_Do this_.
Format every line of the material below as a JSON list of strings, one string per line, skipping blank lines and leaving out the picture markers.

-- Begin Data shown --

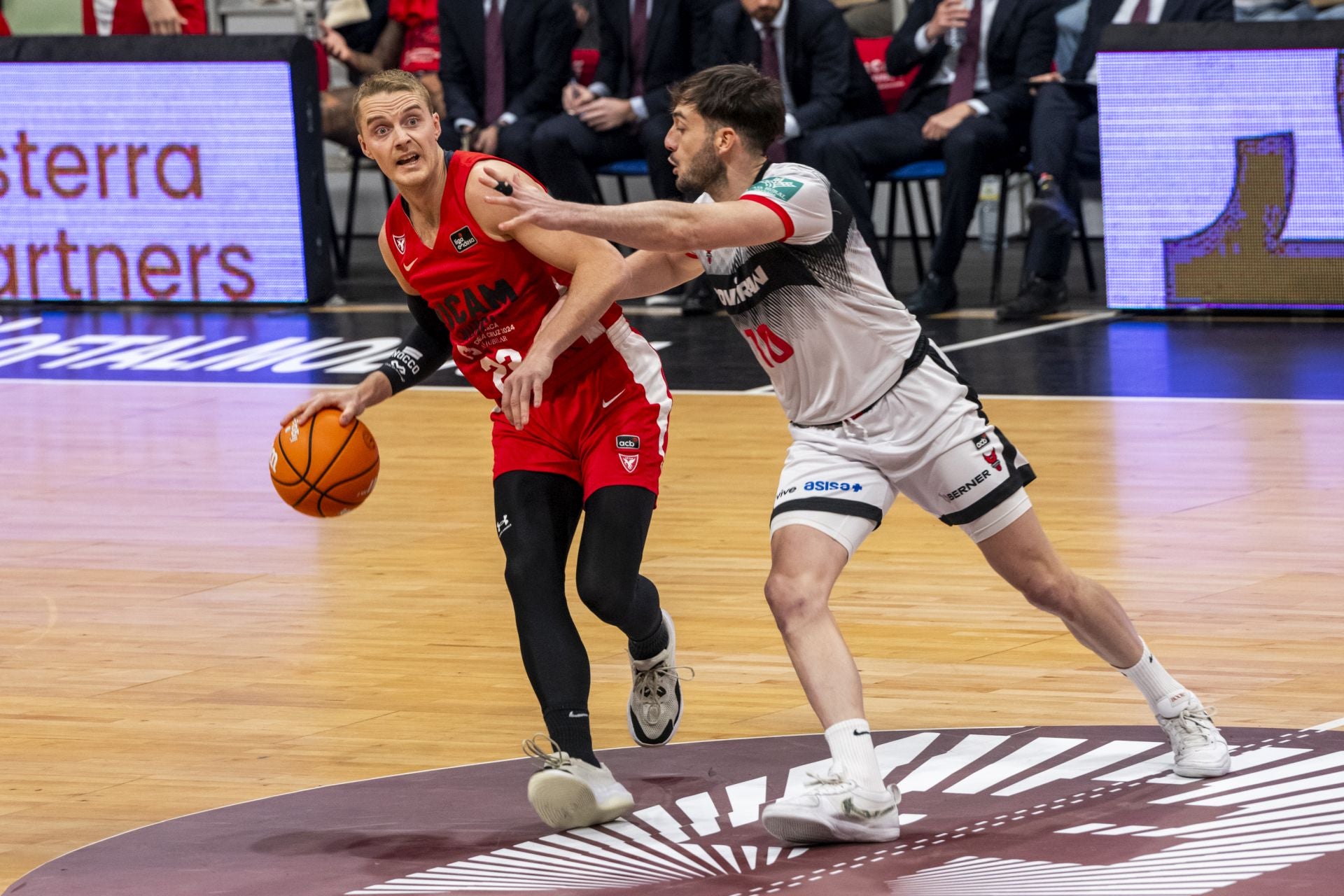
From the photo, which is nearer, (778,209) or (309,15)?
(778,209)

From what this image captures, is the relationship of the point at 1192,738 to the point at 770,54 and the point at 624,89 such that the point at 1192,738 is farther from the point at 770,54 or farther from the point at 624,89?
the point at 624,89

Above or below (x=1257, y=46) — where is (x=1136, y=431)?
below

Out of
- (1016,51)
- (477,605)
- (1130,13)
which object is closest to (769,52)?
(1016,51)

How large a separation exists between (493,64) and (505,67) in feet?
0.24

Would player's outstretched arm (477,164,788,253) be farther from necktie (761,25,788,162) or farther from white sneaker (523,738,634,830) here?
necktie (761,25,788,162)

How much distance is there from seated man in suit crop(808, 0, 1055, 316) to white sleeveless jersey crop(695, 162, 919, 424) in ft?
24.0

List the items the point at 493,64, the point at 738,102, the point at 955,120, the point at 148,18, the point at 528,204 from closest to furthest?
the point at 528,204 → the point at 738,102 → the point at 955,120 → the point at 493,64 → the point at 148,18

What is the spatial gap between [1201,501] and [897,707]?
269cm

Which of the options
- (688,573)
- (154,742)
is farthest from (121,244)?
(154,742)

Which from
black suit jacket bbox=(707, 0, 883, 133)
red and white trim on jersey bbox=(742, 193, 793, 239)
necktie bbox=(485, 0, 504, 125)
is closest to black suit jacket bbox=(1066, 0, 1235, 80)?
black suit jacket bbox=(707, 0, 883, 133)

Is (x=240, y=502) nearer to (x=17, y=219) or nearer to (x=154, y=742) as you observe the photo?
(x=154, y=742)

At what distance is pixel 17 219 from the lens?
13.9 metres

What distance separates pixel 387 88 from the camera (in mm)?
4922

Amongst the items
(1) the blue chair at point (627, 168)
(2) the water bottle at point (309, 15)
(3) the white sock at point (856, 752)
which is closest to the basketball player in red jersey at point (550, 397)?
(3) the white sock at point (856, 752)
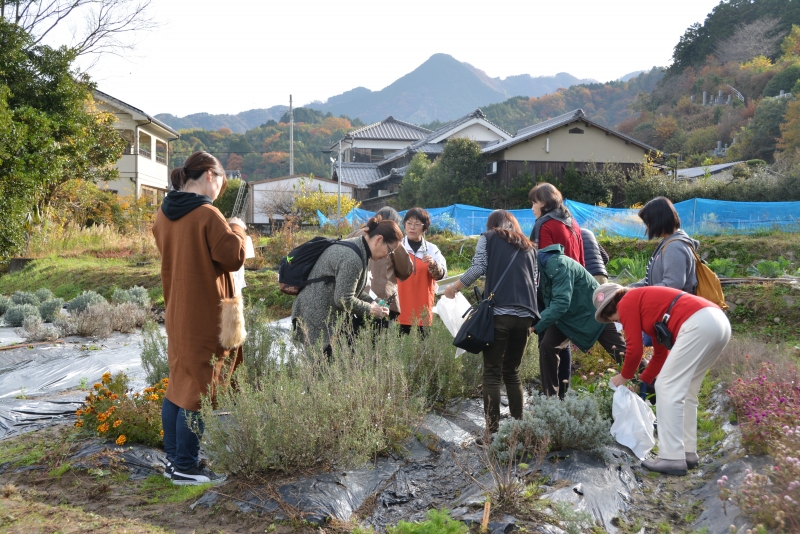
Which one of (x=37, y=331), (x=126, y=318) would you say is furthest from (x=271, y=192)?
(x=37, y=331)

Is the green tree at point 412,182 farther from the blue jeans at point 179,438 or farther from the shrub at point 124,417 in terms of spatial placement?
the blue jeans at point 179,438

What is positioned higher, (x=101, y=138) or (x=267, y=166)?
(x=267, y=166)

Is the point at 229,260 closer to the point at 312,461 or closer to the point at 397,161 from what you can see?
the point at 312,461

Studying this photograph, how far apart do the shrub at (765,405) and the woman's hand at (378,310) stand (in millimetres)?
2351

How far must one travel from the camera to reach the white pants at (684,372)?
3461 mm

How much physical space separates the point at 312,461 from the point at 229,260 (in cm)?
117

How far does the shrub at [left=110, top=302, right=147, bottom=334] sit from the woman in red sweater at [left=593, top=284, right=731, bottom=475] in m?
6.75

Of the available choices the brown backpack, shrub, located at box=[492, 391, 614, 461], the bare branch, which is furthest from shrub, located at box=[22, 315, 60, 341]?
the bare branch

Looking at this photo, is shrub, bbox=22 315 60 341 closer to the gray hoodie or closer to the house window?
the gray hoodie

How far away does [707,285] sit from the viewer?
4.28 meters

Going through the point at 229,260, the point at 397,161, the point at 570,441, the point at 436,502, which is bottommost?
the point at 436,502

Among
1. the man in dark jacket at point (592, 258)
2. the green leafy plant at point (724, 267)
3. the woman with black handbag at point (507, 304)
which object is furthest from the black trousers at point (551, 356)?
the green leafy plant at point (724, 267)

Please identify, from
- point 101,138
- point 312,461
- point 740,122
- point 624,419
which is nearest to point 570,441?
point 624,419

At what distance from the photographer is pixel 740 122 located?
40531 mm
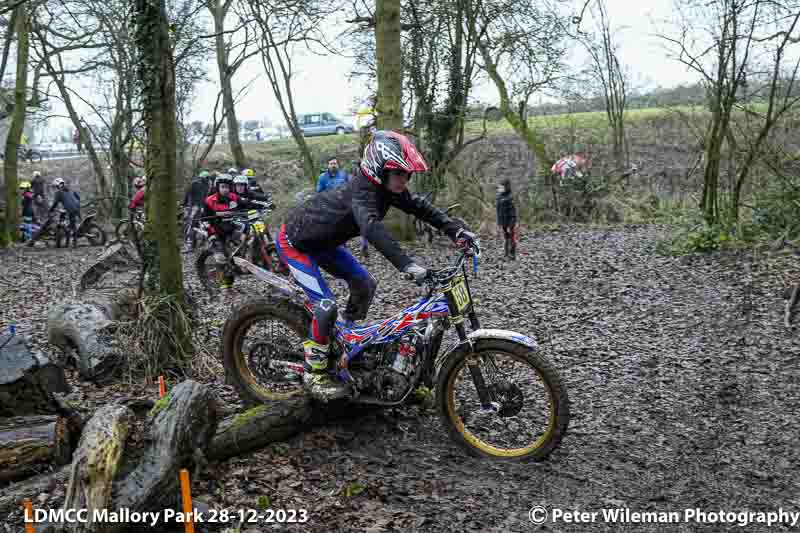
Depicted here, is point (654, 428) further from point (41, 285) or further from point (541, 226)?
point (541, 226)

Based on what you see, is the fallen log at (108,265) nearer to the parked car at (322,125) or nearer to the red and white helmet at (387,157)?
the red and white helmet at (387,157)

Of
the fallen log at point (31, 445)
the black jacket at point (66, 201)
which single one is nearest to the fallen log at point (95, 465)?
the fallen log at point (31, 445)

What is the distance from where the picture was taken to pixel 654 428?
543 cm

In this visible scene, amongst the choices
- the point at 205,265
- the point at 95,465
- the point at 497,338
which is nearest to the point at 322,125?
the point at 205,265

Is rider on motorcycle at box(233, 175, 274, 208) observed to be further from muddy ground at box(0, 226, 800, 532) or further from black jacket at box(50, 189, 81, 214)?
black jacket at box(50, 189, 81, 214)

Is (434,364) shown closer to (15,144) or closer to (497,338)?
(497,338)

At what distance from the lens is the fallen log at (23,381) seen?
15.9 feet

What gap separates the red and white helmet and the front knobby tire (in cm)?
127

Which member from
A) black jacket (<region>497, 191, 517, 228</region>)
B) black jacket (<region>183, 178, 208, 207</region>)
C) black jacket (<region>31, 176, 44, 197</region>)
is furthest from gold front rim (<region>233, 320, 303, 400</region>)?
black jacket (<region>31, 176, 44, 197</region>)

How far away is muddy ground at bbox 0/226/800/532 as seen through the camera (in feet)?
13.7

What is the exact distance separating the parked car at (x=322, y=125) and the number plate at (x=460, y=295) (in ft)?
124

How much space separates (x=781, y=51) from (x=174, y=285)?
401 inches

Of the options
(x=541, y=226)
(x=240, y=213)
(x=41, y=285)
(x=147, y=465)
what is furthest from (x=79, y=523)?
(x=541, y=226)

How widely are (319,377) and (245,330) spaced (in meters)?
0.88
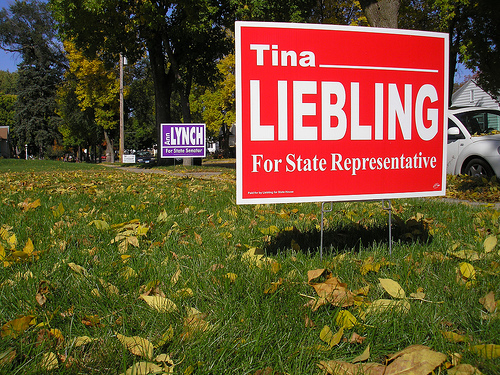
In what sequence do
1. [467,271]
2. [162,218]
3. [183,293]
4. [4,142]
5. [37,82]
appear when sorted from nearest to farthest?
[183,293] → [467,271] → [162,218] → [37,82] → [4,142]

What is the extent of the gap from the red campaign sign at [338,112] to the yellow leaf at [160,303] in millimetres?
Result: 767

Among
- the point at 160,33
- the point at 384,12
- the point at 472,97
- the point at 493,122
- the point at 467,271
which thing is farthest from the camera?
the point at 472,97

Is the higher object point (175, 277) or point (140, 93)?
point (140, 93)

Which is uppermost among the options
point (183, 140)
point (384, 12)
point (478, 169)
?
point (384, 12)

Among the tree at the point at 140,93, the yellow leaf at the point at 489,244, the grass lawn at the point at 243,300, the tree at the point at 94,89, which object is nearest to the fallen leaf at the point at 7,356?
the grass lawn at the point at 243,300

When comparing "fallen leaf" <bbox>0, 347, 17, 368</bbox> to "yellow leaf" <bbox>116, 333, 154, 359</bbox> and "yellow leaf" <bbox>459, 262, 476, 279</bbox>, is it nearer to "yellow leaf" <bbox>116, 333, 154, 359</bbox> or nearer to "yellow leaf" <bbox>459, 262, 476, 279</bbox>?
"yellow leaf" <bbox>116, 333, 154, 359</bbox>

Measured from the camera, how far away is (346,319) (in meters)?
1.81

-- End Data shown --

_Result_.
[
  "From the photo, which is nearer, (778,209) or (309,15)?",
  "(778,209)",
  "From what this image captures, is the relationship of the point at 1192,738 to the point at 770,54 and the point at 624,89 such that the point at 1192,738 is farther from the point at 770,54 or farther from the point at 624,89?",
  "the point at 624,89",
  "Above or below (x=1257, y=46) — where is (x=1136, y=431)?",
  "below",
  "Out of",
  "- (1016,51)",
  "- (477,605)",
  "- (1130,13)",
  "which object is closest to (769,52)?",
  "(1016,51)",
  "How large a separation exists between (493,64) and (505,67) in feet?",
  "0.24",
  "Would player's outstretched arm (477,164,788,253) be farther from necktie (761,25,788,162) or farther from white sneaker (523,738,634,830) here?",
  "necktie (761,25,788,162)",
  "How much distance is there from seated man in suit crop(808, 0, 1055, 316) to white sleeveless jersey crop(695, 162, 919, 424) in ft?",
  "24.0",
  "List the items the point at 493,64, the point at 738,102, the point at 955,120, the point at 148,18, the point at 528,204 from closest to furthest?",
  "the point at 528,204 → the point at 738,102 → the point at 955,120 → the point at 493,64 → the point at 148,18",
  "What is the spatial gap between [1201,501] and [897,707]?",
  "269cm",
  "Which of the options",
  "- (688,573)",
  "- (154,742)",
  "is farthest from (121,244)?",
  "(154,742)",
  "Which from",
  "black suit jacket bbox=(707, 0, 883, 133)",
  "red and white trim on jersey bbox=(742, 193, 793, 239)",
  "necktie bbox=(485, 0, 504, 125)",
  "is closest to black suit jacket bbox=(1066, 0, 1235, 80)?",
  "black suit jacket bbox=(707, 0, 883, 133)",
  "Is (x=240, y=502) nearer to (x=17, y=219) or nearer to (x=154, y=742) as you observe the photo?",
  "(x=154, y=742)",
  "At what distance is pixel 17 219 from the lens?",
  "13.9 metres",
  "What distance separates pixel 387 88 from the camera (in mm)?",
  "4922",
  "Amongst the items",
  "(1) the blue chair at point (627, 168)",
  "(2) the water bottle at point (309, 15)",
  "(3) the white sock at point (856, 752)",
  "which is closest to the basketball player in red jersey at point (550, 397)?",
  "(3) the white sock at point (856, 752)",
  "Which one of (x=37, y=331), (x=126, y=318) would you say is furthest from (x=271, y=192)?",
  "(x=37, y=331)",
  "Is the green tree at point 412,182 farther from the blue jeans at point 179,438 or farther from the shrub at point 124,417 in terms of spatial placement?",
  "the blue jeans at point 179,438",
  "What is positioned higher, (x=101, y=138) or (x=267, y=166)?",
  "(x=267, y=166)",
  "Is the point at 229,260 closer to the point at 312,461 or closer to the point at 397,161 from what you can see?",
  "the point at 312,461",
  "Studying this photograph, how far apart do the shrub at (765,405) and the woman's hand at (378,310) stand (in millimetres)?",
  "2351",
  "How far must one travel from the camera to reach the white pants at (684,372)?",
  "3461 mm",
  "How much physical space separates the point at 312,461 from the point at 229,260 (in cm)?",
  "117",
  "How far does the shrub at [left=110, top=302, right=147, bottom=334] sit from the woman in red sweater at [left=593, top=284, right=731, bottom=475] in m?",
  "6.75",
  "Of the available choices the brown backpack, shrub, located at box=[492, 391, 614, 461], the bare branch, which is furthest from shrub, located at box=[22, 315, 60, 341]?",
  "the bare branch",
  "Looking at this photo, is shrub, bbox=22 315 60 341 closer to the gray hoodie or closer to the house window?",
  "the gray hoodie",
  "How far away does [707,285] sit from the viewer?",
  "4.28 meters",
  "Going through the point at 229,260, the point at 397,161, the point at 570,441, the point at 436,502, which is bottommost?",
  "the point at 436,502",
  "Among",
  "1. the man in dark jacket at point (592, 258)",
  "2. the green leafy plant at point (724, 267)",
  "3. the woman with black handbag at point (507, 304)",
  "which object is furthest from the black trousers at point (551, 356)?",
  "the green leafy plant at point (724, 267)",
  "Please identify, from",
  "- point 101,138",
  "- point 312,461",
  "- point 740,122",
  "- point 624,419",
  "which is nearest to point 570,441?",
  "point 624,419",
  "At what distance from the photographer is pixel 740 122 located?",
  "40531 mm",
  "Depicted here, is point (654, 428) further from point (41, 285) or further from point (541, 226)?",
  "point (541, 226)",
  "Based on what you see, is the fallen log at (108,265) nearer to the parked car at (322,125) or nearer to the red and white helmet at (387,157)?",
  "the red and white helmet at (387,157)",
  "Of",
  "the fallen log at point (31, 445)",
  "the black jacket at point (66, 201)",
  "which single one is nearest to the fallen log at point (95, 465)?",
  "the fallen log at point (31, 445)",
  "What is the distance from where the picture was taken to pixel 654 428?",
  "543 cm",
  "In this visible scene, amongst the choices",
  "- the point at 205,265",
  "- the point at 95,465",
  "- the point at 497,338",
  "which is nearest to the point at 322,125?",
  "the point at 205,265",
  "Is rider on motorcycle at box(233, 175, 274, 208) observed to be further from muddy ground at box(0, 226, 800, 532) or further from black jacket at box(50, 189, 81, 214)?",
  "black jacket at box(50, 189, 81, 214)",
  "Is (434,364) shown closer to (15,144) or closer to (497,338)?",
  "(497,338)",
  "At what distance from the lens is the fallen log at (23,381) seen?",
  "15.9 feet",
  "What gap separates the red and white helmet and the front knobby tire (in cm)?",
  "127",
  "Which member from",
  "A) black jacket (<region>497, 191, 517, 228</region>)",
  "B) black jacket (<region>183, 178, 208, 207</region>)",
  "C) black jacket (<region>31, 176, 44, 197</region>)",
  "is furthest from gold front rim (<region>233, 320, 303, 400</region>)?",
  "black jacket (<region>31, 176, 44, 197</region>)",
  "How far away is muddy ground at bbox 0/226/800/532 as seen through the camera (in feet)?",
  "13.7",
  "What is the exact distance separating the parked car at (x=322, y=125) and the number plate at (x=460, y=295) (in ft)?",
  "124",
  "How much space separates (x=781, y=51) from (x=174, y=285)?",
  "401 inches",
  "Of the options",
  "(x=541, y=226)",
  "(x=240, y=213)",
  "(x=41, y=285)",
  "(x=147, y=465)",
  "what is furthest from (x=79, y=523)?",
  "(x=541, y=226)",
  "How widely are (319,377) and (245,330) spaced (in meters)?",
  "0.88",
  "In what sequence do",
  "1. [467,271]",
  "2. [162,218]",
  "3. [183,293]",
  "4. [4,142]",
  "5. [37,82]",
  "appear when sorted from nearest to farthest?",
  "[183,293] → [467,271] → [162,218] → [37,82] → [4,142]",
  "What is the extent of the gap from the red campaign sign at [338,112] to the yellow leaf at [160,303] in millimetres?",
  "Result: 767",
  "Among",
  "- the point at 160,33",
  "- the point at 384,12",
  "- the point at 472,97",
  "- the point at 493,122",
  "- the point at 467,271",
  "which thing is farthest from the camera?",
  "the point at 472,97",
  "Is the higher object point (175, 277) or point (140, 93)?",
  "point (140, 93)",
  "Which is uppermost among the options",
  "point (183, 140)",
  "point (384, 12)",
  "point (478, 169)",
  "?",
  "point (384, 12)",
  "Among the tree at the point at 140,93, the yellow leaf at the point at 489,244, the grass lawn at the point at 243,300, the tree at the point at 94,89, which object is nearest to the fallen leaf at the point at 7,356?",
  "the grass lawn at the point at 243,300",
  "When comparing \"fallen leaf\" <bbox>0, 347, 17, 368</bbox> to \"yellow leaf\" <bbox>116, 333, 154, 359</bbox> and \"yellow leaf\" <bbox>459, 262, 476, 279</bbox>, is it nearer to \"yellow leaf\" <bbox>116, 333, 154, 359</bbox> or nearer to \"yellow leaf\" <bbox>459, 262, 476, 279</bbox>?",
  "\"yellow leaf\" <bbox>116, 333, 154, 359</bbox>",
  "Measured from the camera, how far away is (346,319) (in meters)?",
  "1.81"
]